Monday 1 February 2021

Until recently I’d mostly known Newton Armstrong’s work only through his technological contributions to other people’s music, but thankfully that’s been changing lately. The way to go out is a solo release through Another Timbre, with three of his compositions for live musicians and electronics. I’d heard the premiere of A line alongside itself at Music We’d Like to Hear a couple of years ago but didn’t say much about it at the time. A work for cellist Séverine Ballon, echoing her instrument around gentle electronics, it felt a little tentative inside the church at the gig, dwelling in the space without filling it. This recording, made shortly before the public peformance, can seem too restrained in one listening and then much more revealing and emergent on another hearing, so a lot seems to depend on my mood.
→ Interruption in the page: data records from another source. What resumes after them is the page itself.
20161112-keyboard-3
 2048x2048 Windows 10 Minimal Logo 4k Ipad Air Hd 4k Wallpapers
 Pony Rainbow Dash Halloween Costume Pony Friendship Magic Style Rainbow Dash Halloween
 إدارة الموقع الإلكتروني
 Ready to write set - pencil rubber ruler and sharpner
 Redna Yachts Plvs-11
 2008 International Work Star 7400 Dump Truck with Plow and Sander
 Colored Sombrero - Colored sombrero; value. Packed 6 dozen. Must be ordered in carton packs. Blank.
The musical material is a lot more stripped back than in the two earlier pieces on the disc, suggesting that Armstrong is looking at ways of further refining his language and his compositional techniques to work with his electronics. He’s explained that “all of these pieces are made from deformed, non-strict canons” and it’s not a process that is obvious to the listener, although you do detect the recursiveness and tail-chasing in the earlier ensemble pieces. (The Hunters and Collectors reference is further obscured.) Mark Knoop conducts the Plus Minus Ensemble for the two chamber works that bookend A line alongside itself, each with melismatic lines that become intricate without ever feeling precise. Armstrong’s electronics are not immediately noticeable, other than through blurring and refracting the ensemble’s playing; less a dazzling hall of mirrors, more an intriguing shimmer of heat haze. Someone on social media described all three as “lush”, which seemed odd at first but made sense as I thought it over, even for the long line of the cello piece.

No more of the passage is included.